MCP was the natural interface. Claude Code and other MCP-compatible clients already treat MCP tools as first-class citizens, so exposing context storage as MCP tools meant agents could use it without any custom plumbing. A small set of storage and search primitives (store, retrieve, update, delete, FTS, semantic, hybrid, summarize, batch) covered every context-handoff scenario the multi-agent system ran into. Once the primitives were in place, context engineering stopped being "paste it in and hope for the best" and became a real, queryable, durable substrate — good enough that I now rely on it as the memory layer for AEGIS, the multi-agent Claude Code environment I build on top of it.
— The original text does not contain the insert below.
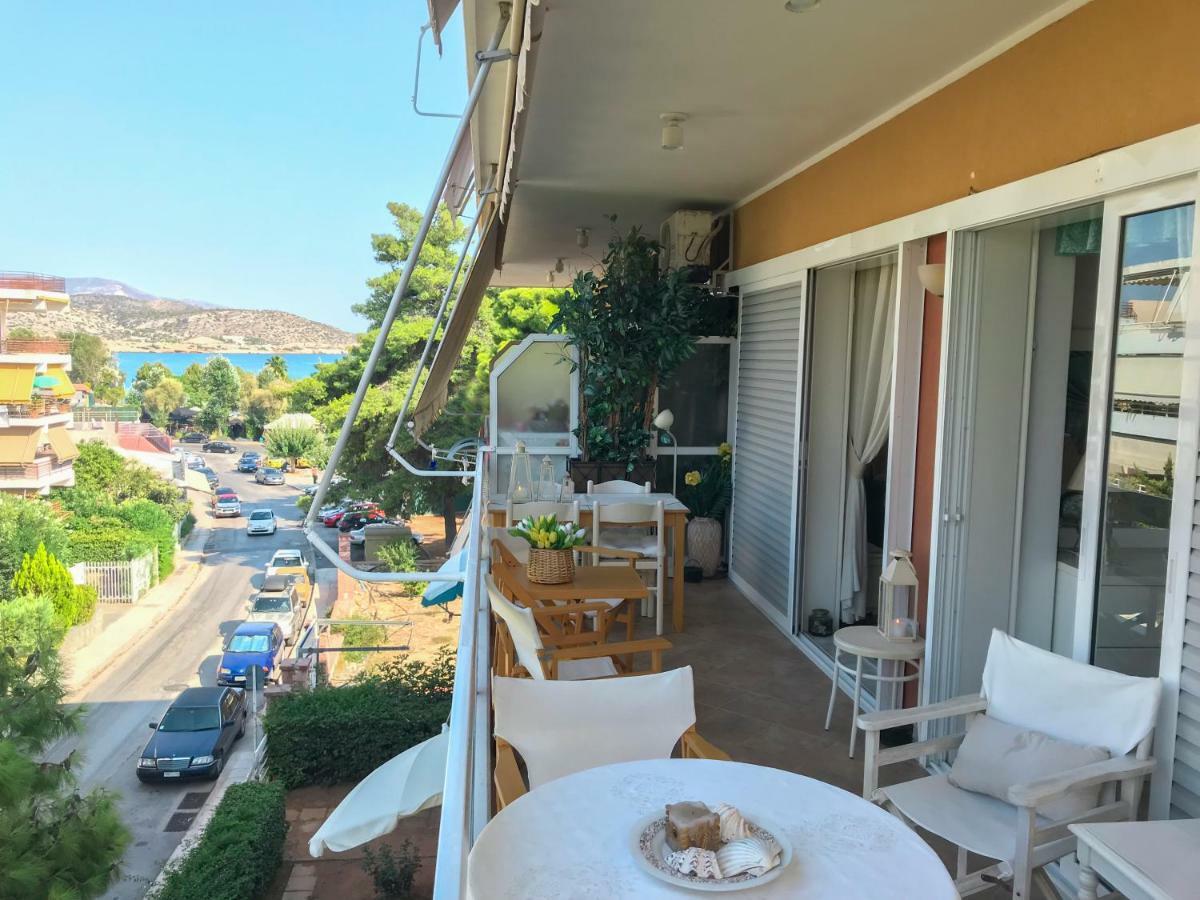 Kerry'S Cosy Apartment Vári エクステリア 写真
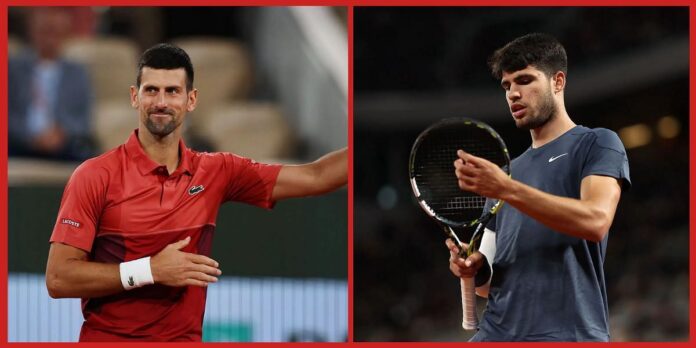 French Open 2025: Men’s singles power rankings ft. Novak Djokovic, Carlos Alcaraz and more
The project lives on my personal GitHub under an MIT license because the MCP and LLM-agent ecosystem benefits from shared infrastructure. The more people who can reach for a well-tested persistent-memory primitive instead of reinventing Markdown-files-on-disk, the healthier the agent-tooling landscape becomes.
My Role
I designed, built, and maintain MCP Context Server end-to-end as a solo open-source project — the storage schema for SQLite and PostgreSQL, the chunking and pointer-based embedding design, the passage-formation algorithm for FTS reranking, the Reciprocal Rank Fusion implementation, the metadata-filter engine, the pluggable embedding, summary, and reranking provider abstractions, the async MCP tool layer on FastMCP, the test suite and strict type-checking, and the release automation. It lives on my personal GitHub under an MIT license, and I accept issues and contributions from the wider MCP and LLM-agent community.